The establishment of this new law has now become more complicated and costly than companies had hoped for in California. Most companies have the ability to wipe clean all company data from an employee’s phone or portable device if it is stolen. However, the kill switch gives employee control over when the device is disabled, leaving the employer unable to make a decision.

In addition, the kill switch does not wipe all the data when disabled, which leaves some employers worried about security, especially those with health and financial data on their devices. Personal smartphones are left very much open to data theft compared to a company owned smartphone.

The other large concern is reimbursing employees for their personal devices. Now that the law is in place, companies will need to decide which employees must be reimbursed, and consistent standards for the rules. Companies are also starting to see the complications in having a BYOD (Bring Your Own Device) policy. Most thought this would a cost-cutting method since most people nowadays have a smartphone and/or tablet. Because personal devices are not as secured as company owned technology, many are spending money buying software to keep employee devices from being hacked.

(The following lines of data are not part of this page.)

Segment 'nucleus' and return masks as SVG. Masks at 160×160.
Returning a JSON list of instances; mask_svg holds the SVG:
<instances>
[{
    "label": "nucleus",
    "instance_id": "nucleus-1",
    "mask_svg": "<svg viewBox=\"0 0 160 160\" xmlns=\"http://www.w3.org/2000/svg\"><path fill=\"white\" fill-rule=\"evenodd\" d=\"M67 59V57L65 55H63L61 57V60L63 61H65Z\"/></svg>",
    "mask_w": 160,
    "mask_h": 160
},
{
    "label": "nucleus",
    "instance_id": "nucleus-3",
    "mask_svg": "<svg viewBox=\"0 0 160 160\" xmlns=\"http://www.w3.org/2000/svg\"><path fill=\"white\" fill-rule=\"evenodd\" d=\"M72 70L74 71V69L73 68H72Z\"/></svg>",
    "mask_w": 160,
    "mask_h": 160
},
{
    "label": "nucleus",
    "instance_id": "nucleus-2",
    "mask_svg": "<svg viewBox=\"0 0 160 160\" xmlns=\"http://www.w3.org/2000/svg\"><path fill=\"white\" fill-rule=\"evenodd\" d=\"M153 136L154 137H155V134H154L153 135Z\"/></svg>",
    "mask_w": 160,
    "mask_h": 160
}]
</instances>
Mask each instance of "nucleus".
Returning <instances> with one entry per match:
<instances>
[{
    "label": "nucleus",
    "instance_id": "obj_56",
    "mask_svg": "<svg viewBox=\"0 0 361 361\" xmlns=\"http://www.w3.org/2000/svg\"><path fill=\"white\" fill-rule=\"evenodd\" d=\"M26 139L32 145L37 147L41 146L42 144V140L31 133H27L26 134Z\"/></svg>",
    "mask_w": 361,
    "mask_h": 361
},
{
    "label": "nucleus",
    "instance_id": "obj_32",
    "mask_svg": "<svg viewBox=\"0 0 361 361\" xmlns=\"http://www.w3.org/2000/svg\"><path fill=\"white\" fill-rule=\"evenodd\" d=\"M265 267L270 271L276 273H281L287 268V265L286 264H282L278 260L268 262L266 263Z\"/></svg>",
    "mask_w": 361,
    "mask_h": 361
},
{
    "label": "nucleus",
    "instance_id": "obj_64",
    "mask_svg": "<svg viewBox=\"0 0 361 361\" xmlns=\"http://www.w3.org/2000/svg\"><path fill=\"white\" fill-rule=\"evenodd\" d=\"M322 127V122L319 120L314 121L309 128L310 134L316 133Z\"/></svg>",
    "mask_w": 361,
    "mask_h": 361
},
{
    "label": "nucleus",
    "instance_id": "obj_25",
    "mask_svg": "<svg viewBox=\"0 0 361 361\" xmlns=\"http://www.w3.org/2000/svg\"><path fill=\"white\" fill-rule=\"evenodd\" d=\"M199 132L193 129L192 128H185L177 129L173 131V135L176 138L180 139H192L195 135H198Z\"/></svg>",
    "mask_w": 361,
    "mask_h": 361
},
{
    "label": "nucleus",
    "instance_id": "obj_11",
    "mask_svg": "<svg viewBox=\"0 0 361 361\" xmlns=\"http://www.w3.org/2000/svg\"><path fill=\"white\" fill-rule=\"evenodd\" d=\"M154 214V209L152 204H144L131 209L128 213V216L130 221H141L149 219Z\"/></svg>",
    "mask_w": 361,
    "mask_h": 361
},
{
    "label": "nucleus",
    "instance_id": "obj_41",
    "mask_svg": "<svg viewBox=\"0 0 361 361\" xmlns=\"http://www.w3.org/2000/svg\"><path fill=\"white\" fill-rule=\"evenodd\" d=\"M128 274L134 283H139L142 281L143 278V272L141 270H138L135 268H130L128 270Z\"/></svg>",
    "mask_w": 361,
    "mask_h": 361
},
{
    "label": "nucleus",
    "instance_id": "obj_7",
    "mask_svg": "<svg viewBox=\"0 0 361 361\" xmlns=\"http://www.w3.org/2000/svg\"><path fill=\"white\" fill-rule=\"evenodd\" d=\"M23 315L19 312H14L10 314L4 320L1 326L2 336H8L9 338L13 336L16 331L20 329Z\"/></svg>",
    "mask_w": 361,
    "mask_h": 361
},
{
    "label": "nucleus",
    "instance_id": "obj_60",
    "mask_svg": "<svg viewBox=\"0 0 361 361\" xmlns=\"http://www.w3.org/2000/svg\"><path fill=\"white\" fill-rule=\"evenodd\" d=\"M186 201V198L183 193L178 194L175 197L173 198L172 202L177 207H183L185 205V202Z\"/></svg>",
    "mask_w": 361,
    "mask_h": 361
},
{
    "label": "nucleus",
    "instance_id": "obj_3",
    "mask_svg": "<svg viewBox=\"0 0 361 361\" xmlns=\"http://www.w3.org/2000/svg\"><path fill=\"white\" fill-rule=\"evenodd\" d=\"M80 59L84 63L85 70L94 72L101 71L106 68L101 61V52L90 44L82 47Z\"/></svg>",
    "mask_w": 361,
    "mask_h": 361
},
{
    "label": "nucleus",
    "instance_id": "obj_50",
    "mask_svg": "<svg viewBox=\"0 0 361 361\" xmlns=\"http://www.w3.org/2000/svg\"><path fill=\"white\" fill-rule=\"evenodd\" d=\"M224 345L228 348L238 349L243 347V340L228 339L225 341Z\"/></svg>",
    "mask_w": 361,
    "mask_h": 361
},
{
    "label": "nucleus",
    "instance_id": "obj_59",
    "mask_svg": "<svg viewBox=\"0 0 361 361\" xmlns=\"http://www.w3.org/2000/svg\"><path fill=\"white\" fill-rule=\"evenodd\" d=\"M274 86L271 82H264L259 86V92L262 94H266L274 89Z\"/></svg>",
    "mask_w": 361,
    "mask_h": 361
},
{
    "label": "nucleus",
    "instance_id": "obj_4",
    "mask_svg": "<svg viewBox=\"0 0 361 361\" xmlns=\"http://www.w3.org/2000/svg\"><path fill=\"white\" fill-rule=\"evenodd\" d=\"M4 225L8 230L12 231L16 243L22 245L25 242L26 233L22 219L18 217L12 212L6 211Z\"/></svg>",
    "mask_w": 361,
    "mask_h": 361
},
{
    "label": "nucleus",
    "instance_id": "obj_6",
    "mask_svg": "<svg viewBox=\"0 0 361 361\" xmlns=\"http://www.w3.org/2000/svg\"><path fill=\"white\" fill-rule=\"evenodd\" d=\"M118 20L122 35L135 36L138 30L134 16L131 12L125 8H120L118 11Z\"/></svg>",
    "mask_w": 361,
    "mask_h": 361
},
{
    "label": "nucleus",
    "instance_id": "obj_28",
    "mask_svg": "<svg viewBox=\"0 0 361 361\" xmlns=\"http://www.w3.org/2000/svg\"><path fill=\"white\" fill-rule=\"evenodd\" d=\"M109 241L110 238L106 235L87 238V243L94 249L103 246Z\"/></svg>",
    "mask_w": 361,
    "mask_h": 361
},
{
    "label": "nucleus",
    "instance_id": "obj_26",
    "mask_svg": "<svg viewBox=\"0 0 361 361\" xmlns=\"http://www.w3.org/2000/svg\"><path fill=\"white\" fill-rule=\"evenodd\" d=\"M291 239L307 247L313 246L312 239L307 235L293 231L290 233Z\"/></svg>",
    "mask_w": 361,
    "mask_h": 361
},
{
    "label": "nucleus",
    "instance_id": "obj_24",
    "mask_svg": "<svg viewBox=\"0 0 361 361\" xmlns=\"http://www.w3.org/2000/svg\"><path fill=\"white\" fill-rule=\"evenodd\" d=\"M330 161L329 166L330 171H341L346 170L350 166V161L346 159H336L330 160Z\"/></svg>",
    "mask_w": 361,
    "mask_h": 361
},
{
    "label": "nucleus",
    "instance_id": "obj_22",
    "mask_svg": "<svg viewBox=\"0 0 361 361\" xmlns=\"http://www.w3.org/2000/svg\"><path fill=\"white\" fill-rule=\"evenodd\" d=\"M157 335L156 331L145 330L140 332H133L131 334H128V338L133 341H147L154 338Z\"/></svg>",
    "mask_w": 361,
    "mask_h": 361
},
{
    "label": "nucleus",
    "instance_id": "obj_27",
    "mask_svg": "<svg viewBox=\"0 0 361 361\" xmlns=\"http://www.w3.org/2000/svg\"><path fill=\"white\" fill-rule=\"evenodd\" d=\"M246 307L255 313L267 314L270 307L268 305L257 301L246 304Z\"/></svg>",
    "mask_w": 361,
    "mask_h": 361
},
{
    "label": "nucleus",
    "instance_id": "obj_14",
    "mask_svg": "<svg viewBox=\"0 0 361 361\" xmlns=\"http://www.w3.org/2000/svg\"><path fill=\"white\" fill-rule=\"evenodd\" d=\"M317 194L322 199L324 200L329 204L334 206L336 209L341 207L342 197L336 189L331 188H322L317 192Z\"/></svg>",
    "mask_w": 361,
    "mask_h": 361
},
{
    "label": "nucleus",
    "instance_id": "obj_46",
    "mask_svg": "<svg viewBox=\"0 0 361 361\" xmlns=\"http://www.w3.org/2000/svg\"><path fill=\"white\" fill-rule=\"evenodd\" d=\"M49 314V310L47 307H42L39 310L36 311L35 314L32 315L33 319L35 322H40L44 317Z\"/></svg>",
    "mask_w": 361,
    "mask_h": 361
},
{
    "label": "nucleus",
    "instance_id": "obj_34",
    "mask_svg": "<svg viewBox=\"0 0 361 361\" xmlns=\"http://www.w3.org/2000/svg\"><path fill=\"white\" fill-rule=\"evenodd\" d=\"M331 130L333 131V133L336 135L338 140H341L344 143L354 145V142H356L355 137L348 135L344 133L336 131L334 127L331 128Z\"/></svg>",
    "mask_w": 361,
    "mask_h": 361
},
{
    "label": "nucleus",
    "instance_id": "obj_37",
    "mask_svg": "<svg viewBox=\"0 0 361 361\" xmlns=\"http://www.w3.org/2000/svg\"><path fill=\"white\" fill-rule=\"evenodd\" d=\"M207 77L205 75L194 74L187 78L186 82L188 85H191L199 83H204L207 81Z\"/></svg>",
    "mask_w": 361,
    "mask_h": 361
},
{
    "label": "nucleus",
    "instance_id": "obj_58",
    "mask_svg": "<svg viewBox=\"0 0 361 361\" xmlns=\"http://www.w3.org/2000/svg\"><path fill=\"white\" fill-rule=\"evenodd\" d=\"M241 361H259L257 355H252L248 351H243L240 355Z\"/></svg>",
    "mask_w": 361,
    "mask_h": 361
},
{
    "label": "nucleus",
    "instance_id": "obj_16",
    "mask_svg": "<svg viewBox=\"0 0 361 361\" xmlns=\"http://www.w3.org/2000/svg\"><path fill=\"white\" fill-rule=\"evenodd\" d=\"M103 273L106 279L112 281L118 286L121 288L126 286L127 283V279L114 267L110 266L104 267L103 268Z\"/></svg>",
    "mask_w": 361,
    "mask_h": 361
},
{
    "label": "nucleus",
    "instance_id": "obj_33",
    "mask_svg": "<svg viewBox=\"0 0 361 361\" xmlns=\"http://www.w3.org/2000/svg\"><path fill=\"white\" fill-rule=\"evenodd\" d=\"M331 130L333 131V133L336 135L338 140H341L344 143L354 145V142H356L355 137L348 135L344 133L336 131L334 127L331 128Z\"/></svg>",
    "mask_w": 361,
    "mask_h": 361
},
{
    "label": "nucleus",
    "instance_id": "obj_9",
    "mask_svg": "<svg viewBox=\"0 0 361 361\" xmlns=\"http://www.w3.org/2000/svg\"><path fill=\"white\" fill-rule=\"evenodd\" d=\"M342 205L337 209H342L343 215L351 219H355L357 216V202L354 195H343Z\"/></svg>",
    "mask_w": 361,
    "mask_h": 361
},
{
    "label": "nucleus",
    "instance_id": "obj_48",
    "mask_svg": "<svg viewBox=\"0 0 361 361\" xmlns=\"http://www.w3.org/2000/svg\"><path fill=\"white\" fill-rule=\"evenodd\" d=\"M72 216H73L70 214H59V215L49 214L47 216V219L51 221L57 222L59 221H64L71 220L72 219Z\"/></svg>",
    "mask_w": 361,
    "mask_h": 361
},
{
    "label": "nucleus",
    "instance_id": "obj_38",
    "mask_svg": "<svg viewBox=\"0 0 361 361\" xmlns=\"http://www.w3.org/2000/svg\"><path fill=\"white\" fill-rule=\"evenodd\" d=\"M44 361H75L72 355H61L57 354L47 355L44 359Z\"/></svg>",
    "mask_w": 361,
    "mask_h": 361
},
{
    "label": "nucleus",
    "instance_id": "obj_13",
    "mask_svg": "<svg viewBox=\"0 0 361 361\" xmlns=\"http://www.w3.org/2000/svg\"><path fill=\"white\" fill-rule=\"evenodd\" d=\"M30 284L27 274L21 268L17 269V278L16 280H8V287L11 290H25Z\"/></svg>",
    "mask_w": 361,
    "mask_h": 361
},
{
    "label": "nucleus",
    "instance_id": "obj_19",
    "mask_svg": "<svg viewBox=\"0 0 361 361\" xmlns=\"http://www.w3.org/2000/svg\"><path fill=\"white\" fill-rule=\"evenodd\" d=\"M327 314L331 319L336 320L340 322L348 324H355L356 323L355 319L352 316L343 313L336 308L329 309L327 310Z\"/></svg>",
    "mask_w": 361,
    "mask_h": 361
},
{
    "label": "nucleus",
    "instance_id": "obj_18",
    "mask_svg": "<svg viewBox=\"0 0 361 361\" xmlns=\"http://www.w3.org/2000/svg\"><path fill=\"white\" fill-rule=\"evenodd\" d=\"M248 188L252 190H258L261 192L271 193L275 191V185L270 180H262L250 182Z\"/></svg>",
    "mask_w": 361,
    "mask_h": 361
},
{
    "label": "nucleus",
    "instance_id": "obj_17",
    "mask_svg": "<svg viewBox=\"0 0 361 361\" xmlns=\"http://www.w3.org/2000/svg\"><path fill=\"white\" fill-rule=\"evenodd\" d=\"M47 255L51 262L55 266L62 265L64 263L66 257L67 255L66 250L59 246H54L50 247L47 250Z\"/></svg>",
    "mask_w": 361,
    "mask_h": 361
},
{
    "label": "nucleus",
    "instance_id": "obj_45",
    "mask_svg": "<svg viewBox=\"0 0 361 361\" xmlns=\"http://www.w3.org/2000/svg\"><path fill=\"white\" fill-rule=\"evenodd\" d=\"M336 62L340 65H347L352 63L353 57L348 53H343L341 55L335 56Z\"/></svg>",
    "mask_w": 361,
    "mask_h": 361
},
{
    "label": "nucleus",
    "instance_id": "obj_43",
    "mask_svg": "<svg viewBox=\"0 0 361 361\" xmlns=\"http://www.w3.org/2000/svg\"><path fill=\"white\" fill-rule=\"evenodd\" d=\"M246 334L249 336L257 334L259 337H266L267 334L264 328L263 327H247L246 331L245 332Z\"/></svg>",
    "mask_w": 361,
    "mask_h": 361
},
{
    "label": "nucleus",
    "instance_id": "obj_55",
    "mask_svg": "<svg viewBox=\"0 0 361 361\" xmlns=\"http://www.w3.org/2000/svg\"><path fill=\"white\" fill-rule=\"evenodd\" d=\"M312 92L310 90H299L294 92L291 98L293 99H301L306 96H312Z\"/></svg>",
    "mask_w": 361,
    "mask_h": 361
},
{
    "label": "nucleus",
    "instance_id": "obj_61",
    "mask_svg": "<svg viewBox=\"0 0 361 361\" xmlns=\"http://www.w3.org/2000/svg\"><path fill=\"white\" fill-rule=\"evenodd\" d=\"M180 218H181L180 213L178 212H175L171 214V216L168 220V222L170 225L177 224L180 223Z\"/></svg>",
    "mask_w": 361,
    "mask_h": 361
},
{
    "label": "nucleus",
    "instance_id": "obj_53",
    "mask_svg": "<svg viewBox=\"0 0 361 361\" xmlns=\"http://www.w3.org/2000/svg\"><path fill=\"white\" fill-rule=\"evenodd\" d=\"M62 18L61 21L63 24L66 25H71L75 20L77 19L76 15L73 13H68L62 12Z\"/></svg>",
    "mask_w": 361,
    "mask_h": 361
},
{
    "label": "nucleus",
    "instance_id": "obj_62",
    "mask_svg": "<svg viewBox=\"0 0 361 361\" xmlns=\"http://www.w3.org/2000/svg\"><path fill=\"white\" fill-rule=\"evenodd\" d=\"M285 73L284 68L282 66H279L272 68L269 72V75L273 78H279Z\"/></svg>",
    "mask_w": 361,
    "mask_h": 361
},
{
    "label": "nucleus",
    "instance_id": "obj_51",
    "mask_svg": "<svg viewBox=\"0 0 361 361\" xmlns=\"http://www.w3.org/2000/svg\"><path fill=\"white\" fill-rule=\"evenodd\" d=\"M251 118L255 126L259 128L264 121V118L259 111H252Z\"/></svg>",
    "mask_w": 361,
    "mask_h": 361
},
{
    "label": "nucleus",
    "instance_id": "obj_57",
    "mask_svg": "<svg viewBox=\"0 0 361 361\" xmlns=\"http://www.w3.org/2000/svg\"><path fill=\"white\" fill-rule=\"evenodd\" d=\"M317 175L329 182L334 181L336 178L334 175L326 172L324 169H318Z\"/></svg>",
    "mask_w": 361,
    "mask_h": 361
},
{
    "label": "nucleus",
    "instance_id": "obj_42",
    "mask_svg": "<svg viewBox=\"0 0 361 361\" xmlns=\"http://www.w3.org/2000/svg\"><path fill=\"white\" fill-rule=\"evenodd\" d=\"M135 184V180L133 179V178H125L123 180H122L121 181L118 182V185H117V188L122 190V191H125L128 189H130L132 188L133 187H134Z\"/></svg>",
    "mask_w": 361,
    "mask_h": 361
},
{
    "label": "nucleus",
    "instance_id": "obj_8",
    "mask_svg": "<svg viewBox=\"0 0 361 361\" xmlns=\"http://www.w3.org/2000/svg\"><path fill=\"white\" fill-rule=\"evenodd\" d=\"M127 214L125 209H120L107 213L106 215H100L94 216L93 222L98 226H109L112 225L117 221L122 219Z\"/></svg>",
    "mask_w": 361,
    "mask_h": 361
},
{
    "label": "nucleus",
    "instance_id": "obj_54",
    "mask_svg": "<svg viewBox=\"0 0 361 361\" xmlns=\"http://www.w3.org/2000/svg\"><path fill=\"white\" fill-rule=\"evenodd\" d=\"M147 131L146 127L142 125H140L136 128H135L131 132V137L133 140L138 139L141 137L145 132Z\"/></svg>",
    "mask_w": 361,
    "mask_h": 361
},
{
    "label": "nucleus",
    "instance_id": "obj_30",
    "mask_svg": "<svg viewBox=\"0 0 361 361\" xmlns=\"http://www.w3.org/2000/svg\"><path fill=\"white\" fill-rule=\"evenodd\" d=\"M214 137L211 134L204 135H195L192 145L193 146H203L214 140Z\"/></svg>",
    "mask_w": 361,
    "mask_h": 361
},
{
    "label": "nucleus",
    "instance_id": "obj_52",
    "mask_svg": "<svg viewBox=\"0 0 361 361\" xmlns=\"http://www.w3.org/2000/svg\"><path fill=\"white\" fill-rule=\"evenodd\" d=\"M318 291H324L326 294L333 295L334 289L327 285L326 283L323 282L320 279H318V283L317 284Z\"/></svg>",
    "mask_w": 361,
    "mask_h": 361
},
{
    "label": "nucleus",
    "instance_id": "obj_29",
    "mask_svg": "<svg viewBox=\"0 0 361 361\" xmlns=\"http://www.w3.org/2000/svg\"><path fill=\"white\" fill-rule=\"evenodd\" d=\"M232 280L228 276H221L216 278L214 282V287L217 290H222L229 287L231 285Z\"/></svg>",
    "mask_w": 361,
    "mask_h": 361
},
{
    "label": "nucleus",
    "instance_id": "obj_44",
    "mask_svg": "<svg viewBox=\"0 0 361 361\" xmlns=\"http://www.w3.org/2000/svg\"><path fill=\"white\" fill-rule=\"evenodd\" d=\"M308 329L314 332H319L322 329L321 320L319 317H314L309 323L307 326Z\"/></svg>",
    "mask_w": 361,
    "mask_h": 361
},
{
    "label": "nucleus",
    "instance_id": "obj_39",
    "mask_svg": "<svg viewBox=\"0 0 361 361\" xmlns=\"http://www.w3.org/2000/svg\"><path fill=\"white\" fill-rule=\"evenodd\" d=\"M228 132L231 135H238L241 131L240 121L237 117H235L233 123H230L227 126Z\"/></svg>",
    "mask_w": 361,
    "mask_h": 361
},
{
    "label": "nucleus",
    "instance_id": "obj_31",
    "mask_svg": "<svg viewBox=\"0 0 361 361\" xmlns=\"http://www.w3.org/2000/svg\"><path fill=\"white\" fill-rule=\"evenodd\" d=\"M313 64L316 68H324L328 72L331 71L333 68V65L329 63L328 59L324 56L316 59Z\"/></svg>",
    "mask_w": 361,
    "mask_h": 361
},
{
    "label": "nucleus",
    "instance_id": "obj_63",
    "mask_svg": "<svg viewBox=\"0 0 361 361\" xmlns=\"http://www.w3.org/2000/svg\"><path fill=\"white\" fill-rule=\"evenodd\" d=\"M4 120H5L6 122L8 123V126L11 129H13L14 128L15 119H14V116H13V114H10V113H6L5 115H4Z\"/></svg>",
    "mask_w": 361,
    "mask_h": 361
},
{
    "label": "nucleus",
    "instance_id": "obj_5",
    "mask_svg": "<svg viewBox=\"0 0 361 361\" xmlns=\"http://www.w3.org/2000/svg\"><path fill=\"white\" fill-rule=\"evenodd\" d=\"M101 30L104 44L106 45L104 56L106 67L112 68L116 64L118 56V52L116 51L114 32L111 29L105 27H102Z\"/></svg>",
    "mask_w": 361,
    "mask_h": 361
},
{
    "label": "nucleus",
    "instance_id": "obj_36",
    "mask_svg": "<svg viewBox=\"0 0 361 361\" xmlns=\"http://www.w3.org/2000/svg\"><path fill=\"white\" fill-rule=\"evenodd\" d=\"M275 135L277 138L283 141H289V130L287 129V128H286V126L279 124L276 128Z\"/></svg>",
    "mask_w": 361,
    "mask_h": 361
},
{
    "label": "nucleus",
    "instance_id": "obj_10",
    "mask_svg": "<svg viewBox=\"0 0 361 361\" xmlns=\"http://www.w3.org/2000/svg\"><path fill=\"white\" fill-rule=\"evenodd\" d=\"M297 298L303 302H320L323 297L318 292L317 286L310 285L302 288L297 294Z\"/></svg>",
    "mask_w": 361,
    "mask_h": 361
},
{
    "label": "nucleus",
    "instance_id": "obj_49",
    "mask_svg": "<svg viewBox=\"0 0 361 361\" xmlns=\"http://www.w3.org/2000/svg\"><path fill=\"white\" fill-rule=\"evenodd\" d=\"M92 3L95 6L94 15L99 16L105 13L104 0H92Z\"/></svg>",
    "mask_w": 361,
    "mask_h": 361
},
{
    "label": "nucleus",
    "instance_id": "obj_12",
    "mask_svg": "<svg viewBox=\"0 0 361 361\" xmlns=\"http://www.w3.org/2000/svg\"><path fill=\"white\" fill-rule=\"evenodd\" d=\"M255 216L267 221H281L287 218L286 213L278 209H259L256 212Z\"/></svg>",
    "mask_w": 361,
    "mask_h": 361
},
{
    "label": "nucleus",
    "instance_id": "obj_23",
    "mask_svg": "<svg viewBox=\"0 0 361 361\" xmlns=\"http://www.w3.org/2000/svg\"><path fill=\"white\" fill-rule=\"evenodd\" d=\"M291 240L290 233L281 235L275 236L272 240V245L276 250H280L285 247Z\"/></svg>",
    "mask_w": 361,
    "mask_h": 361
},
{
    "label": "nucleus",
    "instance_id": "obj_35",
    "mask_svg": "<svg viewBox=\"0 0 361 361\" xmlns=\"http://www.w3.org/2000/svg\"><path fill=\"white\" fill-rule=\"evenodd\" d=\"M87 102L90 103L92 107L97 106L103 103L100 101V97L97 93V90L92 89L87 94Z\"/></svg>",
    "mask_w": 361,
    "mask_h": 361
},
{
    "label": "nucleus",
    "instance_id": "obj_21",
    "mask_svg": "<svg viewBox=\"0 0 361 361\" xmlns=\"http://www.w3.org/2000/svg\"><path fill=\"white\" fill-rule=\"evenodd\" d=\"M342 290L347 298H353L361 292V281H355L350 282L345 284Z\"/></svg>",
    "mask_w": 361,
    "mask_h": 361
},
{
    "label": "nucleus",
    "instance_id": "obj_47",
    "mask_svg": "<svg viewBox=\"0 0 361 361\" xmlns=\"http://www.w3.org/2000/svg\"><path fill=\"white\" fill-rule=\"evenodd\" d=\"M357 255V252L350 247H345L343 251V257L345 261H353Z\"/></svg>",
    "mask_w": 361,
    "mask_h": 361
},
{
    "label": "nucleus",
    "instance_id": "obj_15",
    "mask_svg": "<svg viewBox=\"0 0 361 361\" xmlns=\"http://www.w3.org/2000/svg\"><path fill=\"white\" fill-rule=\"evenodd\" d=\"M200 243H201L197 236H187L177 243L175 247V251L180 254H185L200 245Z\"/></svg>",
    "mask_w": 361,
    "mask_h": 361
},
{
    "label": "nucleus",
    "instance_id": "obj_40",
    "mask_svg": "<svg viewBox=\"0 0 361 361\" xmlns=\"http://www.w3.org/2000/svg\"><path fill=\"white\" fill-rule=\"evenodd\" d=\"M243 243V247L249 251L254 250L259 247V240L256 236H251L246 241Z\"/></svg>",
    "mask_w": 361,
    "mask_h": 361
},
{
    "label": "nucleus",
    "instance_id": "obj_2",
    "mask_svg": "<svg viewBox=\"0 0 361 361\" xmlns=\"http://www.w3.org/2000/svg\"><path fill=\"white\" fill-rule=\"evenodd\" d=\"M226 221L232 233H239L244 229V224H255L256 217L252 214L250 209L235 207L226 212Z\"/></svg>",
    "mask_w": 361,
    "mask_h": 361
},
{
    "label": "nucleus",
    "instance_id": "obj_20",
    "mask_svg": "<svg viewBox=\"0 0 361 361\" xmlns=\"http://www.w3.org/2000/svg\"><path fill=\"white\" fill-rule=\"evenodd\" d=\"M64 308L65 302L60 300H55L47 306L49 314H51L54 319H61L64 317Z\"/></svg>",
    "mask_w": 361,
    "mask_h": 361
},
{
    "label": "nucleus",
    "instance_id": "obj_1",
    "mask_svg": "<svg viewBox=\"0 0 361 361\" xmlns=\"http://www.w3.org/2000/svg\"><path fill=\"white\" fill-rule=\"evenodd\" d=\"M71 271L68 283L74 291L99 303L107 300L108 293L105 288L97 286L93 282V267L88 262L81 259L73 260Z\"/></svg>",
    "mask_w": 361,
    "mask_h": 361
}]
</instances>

Because of the changing landscape of technology at the workplace, some employers may start to rethink their BYOD policy in terms of costs and security. Technology theft numbers have spiked tremendously, which concerns many companies that hold important information and data, and a possible breach in security. Because of this new California law, it is expected to see company policies changing rapidly, and choosing to spend more money on company-owned devices to prevent a loss in information.